Otras características que los diferencian de los rumanos, chilenos y colombianos es su férrea estructura jerárquica; que se aprovechan de mujeres compatriotas que trabajan como empleadas del hogar en Madrid para vivir con ellas; que tienen como puntos de reunión la iglesia ortodoxa de Georgia (son muy religiosos) y Madrid Río; y que se relacionan por vínculos regionales de su país natal, además de la mencionada movilidad geográfica.

La «querencia» de estas mafias por operar en nuestro país es muy clara: «Para nosotros, es muy cómodo robar en España», llegan a reconocer ante la Policía, habida cuenta de los obstáculos con los que cuentan los investigadores en el entramado jurídico y burocrático que tanto caracteriza a nuestro sistema. «Su paso por las cárceles es mínimo.
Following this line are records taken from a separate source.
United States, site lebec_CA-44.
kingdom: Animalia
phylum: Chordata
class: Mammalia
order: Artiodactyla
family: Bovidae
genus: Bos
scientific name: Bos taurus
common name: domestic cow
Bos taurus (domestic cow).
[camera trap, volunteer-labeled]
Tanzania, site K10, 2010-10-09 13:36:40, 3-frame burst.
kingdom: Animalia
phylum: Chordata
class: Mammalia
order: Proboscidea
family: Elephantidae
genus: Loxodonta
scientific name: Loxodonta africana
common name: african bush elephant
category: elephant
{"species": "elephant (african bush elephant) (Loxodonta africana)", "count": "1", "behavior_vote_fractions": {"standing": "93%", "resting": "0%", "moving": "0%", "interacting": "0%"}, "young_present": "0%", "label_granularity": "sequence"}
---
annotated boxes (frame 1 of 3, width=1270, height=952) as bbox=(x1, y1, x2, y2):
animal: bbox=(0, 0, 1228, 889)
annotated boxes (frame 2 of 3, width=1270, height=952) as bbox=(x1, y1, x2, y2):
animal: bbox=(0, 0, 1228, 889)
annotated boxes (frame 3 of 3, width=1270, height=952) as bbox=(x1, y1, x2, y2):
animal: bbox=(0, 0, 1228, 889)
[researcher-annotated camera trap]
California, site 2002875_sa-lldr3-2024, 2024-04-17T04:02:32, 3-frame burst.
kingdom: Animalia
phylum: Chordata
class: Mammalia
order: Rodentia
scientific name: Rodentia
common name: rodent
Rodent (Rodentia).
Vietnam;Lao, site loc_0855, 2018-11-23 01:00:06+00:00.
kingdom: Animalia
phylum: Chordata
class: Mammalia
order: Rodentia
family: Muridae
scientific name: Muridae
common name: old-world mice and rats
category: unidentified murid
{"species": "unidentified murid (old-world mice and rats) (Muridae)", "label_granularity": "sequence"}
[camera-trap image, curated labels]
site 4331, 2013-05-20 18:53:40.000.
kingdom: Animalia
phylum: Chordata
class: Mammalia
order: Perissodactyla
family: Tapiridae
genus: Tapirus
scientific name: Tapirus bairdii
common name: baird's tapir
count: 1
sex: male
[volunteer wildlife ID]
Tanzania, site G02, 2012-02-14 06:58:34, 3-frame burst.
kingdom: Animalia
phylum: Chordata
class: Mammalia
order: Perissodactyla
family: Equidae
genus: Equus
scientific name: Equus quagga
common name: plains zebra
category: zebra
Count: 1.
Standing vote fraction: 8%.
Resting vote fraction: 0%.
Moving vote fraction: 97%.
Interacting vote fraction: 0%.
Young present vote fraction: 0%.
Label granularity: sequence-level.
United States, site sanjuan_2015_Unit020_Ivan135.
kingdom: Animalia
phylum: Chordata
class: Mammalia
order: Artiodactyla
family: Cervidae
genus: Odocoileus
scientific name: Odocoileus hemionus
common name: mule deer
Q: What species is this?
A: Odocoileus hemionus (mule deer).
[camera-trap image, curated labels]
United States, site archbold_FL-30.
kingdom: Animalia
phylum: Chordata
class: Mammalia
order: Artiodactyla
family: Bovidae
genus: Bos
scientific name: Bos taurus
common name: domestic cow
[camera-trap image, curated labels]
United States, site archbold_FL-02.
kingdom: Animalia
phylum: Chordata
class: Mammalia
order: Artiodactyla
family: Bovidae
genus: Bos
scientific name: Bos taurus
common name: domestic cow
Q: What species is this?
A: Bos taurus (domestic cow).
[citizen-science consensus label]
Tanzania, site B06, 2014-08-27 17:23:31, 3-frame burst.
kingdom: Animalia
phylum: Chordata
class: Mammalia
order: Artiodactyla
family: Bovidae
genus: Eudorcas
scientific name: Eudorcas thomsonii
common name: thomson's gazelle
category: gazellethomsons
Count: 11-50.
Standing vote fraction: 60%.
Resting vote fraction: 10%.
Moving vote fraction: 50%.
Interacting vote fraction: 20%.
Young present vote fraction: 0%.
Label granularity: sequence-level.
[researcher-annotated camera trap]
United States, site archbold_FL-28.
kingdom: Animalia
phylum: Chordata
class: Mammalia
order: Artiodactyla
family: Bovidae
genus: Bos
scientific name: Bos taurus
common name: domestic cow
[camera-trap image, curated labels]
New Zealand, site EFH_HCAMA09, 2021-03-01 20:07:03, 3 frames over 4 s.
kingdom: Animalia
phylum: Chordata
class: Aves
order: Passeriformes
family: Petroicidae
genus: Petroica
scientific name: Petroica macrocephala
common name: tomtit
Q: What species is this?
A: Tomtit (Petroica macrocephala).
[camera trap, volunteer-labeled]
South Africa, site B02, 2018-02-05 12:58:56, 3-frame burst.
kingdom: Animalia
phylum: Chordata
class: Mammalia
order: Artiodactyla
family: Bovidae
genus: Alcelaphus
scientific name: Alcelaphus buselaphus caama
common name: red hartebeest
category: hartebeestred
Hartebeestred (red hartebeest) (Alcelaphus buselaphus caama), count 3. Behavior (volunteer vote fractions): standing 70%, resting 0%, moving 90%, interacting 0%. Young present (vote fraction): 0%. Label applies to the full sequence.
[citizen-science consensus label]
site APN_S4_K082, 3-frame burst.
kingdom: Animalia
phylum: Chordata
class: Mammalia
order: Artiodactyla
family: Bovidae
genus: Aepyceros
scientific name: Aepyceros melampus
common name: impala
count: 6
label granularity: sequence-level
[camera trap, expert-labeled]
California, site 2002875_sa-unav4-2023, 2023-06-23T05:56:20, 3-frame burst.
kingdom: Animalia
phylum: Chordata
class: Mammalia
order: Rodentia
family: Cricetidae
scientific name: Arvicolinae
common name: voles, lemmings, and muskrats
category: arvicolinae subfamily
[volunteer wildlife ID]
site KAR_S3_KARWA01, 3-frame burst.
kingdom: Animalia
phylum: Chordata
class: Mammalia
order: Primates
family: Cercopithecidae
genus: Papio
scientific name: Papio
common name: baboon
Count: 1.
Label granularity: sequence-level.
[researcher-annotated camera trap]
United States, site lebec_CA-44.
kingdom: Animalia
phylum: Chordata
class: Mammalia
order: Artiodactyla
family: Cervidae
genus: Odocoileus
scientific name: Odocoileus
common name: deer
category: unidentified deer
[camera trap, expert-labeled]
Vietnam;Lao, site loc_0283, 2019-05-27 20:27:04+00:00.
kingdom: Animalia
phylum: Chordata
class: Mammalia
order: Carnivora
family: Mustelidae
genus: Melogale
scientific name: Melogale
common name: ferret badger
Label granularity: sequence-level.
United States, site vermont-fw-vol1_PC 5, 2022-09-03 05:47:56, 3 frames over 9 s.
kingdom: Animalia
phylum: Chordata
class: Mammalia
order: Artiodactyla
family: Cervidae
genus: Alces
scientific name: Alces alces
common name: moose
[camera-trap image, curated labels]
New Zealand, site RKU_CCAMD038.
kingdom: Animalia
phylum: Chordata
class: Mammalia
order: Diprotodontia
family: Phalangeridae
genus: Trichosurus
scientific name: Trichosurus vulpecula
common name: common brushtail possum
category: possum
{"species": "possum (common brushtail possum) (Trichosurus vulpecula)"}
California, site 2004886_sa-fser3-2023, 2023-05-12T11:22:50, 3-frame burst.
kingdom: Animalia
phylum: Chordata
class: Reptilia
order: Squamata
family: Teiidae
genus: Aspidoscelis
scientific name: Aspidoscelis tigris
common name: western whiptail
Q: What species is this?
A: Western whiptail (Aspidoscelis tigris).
Las distintas causas que se les abren se dispersan por diferentes juzgados y acaban siendo sobreseídas», se quejan los investigadores.

Aun así, es España el país que más está pegando a las mafias georgianas. Las últimas detenciones se han llevado a cabo hace apenas unos días, en la bautizada como operación Taka. Se trata de cuatro georgianos que perpetraban robos en casas de Madrid y Cataluña. Se hospedaban en un hostal de la calle de la Palma, frente al mítico bar Pentagrama, en Malasaña.

La «banda del Penta»

La Sección de Europa del Este de la UDEV Central, junto a la Brigada de Policía Judicial de Madrid, los detuvo en la calle de Fuencarral, cuando acababan de salir a la calle. Conocidos como la «banda del Penta», tienen entre 23 y 32 años. En el cacheo practicado les hallaron varios relojes de importante valor.

Las decenas de millones de euros que estos grupos sacan acaban en su país de origen. Una parte va a la «obshcak» o caja común, un fondo para ayudar, por ejemplo, a los que acaban en la cárcel.

Pero los verdaderos capos invierten en hoteles en Rusia o Georgia y en bloques de viviendas, según ha trascendido de las investigaciones patrimoniales realizadas.